Carnero-Alcázar Manuel, Beltrao-Sial Rosa, Montero-Cruces Lourdes, López-Vyzcaino Miguel, Pérez-Camargo Daniel, Sánchez Rubén, Cobiella-Carnicer Javier, Fernández-Velasco David, Maroto-Castellanos Luis C
Department of Cardiac Surgery, Hospital Clínico San Carlos, Madrid, Spain.
Department of Anesthesiology, Hospital Clínico San Carlos, Madrid, Spain.
Interdiscip Cardiovasc Thorac Surg. 2023 Aug 3;37(2). doi: 10.1093/icvts/ivad143.
We aimed at comparing the risk of major adverse events and length of stay between patients undergoing ultrafast track and conventional fast track.
Retrospective cohort study adjusted by propensity score matching, including patients operated on between March 2020 and December 2022 of any of the following: coronary, valve surgery or ascending aorta surgery. Patients were divided into 2 groups: ultrafast track: extubation in the operating room and fast track: extubation attempted in the first 6 postoperative hours. The primary objective was to compare the risk of the combined event death, lung respiratory outcomes (reintubation, mechanical ventilation longer than 24 h or pneumonia), or acute renal failure.
A total of 1126 patients were included. A total of 579 (51.4%) were extubated in the operating room.
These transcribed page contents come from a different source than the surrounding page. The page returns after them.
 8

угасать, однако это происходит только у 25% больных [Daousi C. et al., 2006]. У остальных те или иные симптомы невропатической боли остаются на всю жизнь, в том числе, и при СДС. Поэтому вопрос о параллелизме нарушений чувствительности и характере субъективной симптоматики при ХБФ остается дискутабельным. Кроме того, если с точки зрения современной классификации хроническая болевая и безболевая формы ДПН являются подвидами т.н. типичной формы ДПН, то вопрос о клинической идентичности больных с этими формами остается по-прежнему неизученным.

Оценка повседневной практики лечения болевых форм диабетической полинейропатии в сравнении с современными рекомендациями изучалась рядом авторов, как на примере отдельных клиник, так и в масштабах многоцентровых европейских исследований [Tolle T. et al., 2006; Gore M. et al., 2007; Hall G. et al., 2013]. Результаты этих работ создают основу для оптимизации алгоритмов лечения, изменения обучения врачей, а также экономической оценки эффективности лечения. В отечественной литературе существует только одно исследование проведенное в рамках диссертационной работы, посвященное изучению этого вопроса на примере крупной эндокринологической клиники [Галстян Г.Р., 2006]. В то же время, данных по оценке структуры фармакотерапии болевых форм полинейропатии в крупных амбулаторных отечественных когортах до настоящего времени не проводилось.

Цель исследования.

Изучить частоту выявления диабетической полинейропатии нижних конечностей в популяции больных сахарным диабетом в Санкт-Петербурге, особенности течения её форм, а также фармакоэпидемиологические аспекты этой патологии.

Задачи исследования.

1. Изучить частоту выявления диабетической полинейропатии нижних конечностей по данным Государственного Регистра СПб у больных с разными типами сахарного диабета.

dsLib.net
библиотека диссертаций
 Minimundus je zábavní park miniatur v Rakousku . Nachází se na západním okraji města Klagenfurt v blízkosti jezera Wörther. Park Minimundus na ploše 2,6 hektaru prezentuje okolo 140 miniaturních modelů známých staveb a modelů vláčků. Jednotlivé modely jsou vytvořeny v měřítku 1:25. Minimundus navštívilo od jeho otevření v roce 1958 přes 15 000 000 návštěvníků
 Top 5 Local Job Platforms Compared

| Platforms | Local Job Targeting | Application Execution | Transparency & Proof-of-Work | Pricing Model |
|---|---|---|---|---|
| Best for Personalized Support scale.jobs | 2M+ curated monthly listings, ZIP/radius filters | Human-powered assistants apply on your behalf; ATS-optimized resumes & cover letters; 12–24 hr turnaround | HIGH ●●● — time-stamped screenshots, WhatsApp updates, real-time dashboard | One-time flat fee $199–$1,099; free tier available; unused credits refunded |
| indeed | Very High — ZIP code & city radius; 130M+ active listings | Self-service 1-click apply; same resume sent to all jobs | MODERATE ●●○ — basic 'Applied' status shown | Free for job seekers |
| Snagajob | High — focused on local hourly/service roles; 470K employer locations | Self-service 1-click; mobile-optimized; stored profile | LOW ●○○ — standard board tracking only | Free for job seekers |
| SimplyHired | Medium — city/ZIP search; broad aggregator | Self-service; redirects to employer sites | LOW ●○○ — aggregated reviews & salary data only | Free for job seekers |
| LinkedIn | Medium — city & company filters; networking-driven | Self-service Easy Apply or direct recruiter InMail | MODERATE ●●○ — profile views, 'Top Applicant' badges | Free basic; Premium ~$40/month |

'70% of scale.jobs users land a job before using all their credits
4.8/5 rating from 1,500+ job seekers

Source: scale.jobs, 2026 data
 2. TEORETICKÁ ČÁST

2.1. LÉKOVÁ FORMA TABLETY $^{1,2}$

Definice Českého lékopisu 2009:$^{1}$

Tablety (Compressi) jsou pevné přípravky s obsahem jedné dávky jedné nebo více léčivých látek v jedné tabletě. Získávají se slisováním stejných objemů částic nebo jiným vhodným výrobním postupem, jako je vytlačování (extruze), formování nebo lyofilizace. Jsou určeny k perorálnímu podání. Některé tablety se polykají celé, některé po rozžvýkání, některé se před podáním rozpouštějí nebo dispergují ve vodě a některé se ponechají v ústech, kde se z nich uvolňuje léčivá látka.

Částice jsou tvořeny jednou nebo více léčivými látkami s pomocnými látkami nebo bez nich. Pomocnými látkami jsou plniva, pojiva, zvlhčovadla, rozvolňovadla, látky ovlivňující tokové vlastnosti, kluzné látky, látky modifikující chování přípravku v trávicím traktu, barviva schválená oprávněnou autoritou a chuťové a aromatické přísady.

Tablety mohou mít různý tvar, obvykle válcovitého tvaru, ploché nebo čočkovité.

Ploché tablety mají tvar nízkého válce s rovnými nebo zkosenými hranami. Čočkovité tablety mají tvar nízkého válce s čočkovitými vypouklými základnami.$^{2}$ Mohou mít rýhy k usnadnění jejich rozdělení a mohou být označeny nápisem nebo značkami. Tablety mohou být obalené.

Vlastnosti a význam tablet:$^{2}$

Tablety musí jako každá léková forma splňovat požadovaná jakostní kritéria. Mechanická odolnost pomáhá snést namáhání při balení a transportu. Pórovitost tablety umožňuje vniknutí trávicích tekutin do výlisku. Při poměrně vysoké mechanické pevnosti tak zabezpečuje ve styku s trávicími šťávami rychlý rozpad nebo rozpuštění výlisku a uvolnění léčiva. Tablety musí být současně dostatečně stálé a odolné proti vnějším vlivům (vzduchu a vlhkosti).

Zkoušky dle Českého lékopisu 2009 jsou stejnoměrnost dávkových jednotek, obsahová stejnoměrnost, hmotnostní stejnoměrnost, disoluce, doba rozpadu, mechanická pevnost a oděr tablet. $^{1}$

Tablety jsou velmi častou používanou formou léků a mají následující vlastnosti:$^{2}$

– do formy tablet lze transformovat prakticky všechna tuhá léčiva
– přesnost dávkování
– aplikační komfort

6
A total of 331 pairs were available after matching by propensity score. The risk of the primary outcome was 11.8% (n = 39) in the fast-track group and 6.3% (n = 21) in the ultrafast-track group (P = 0.013), mostly driven by lung adverse events (6.9% vs 2.4%, P = 0.011) while no significant differences were detected in the risk of death (2.4% vs 1.8%, P = 0.77) or acute renal failure (8% vs 6.3%, P = 0.56). The risk of myocardial infarction was higher in the fast-track group (2.7% vs 0%, P = 0.039). The median length of stay in the postoperative intensive care unit was longer in the fast-track group [24.7 h (interquartile range 21.5; 62.9) vs 23.5 h (interquartile range 22; 46), P = 0.015].
In patients undergoing cardiac surgery, extubation in the operating room is associated to a lower risk of postoperative complications (mostly driven by lung adverse events) and length of stay in intensive care unit as compared to fast track.
我们旨在比较接受超快通道和传统快速通道治疗的患者发生主要不良事件的风险及住院时间。
采用倾向得分匹配法进行回顾性队列研究,纳入2020年3月至2022年12月期间接受以下任何一种手术的患者:冠状动脉手术、瓣膜手术或升主动脉手术。患者分为两组:超快通道组:在手术室拔管;快速通道组:术后6小时内尝试拔管。主要目的是比较联合事件(死亡、肺部呼吸结局(再次插管、机械通气超过24小时或肺炎)或急性肾衰竭)的风险。
共纳入1126例患者。其中579例(51.4%)在手术室拔管。倾向得分匹配后共获得331对。快速通道组主要结局的风险为11.8%(n = 39),超快通道组为6.3%(n = 21)(P = 0.013),主要由肺部不良事件驱动(6.9%对2.4%,P = 0.011),而死亡风险(2.4%对1.8%,P = 0.77)或急性肾衰竭风险(8%对6.3%,P = 0.56)无显著差异。快速通道组心肌梗死风险更高(2.7%对0%,P = 0.039)。快速通道组术后重症监护病房的中位住院时间更长[24.7小时(四分位间距21.5;62.9)对23.5小时(四分位间距22;46),P = 0.015]。
在接受心脏手术的患者中,与快速通道相比,在手术室拔管与术后并发症风险较低(主要由肺部不良事件驱动)及重症监护病房住院时间较短相关。